** Opening Supplied entries block **
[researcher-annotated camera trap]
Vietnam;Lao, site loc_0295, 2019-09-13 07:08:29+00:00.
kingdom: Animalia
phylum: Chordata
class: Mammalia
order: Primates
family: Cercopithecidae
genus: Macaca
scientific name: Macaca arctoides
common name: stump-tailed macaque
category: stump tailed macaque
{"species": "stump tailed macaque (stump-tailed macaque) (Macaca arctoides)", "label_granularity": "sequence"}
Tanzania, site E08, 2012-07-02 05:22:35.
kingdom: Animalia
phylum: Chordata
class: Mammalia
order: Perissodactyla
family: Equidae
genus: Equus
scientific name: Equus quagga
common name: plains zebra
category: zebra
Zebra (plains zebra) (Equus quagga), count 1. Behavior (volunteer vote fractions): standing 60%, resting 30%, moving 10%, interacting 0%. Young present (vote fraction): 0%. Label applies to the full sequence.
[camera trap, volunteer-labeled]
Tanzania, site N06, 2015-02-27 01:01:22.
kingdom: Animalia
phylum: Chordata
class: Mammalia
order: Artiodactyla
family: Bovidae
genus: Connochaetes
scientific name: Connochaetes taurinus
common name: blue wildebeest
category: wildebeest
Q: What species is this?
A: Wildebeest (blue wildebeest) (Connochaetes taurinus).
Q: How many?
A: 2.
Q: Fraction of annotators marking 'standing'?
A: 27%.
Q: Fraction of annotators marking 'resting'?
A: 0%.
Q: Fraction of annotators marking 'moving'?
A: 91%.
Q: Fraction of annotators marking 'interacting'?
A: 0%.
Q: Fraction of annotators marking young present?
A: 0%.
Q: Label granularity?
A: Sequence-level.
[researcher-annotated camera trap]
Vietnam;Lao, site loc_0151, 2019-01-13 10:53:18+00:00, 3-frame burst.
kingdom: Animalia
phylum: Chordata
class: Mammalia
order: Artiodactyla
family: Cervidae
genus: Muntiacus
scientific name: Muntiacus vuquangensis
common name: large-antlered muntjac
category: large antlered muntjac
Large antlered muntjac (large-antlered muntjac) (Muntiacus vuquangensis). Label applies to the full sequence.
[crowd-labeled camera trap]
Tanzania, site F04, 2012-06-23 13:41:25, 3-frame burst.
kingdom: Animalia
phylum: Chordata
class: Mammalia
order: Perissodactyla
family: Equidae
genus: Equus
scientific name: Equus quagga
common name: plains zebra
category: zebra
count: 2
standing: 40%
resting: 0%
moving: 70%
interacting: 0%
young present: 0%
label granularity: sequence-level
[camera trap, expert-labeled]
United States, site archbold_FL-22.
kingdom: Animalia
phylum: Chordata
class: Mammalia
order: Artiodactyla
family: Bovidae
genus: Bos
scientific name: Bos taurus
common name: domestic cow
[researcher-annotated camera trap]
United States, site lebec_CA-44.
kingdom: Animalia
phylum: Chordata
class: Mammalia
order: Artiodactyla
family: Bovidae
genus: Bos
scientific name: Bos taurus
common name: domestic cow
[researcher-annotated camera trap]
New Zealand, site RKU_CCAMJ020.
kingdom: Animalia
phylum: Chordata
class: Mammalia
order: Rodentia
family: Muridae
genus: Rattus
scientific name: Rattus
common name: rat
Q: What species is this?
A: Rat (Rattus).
** Closing Supplied entries block **
#### Work to be completed
The answer should be one number only: how many lines in the listing hold "labeled".

#### Solution for this exercise
3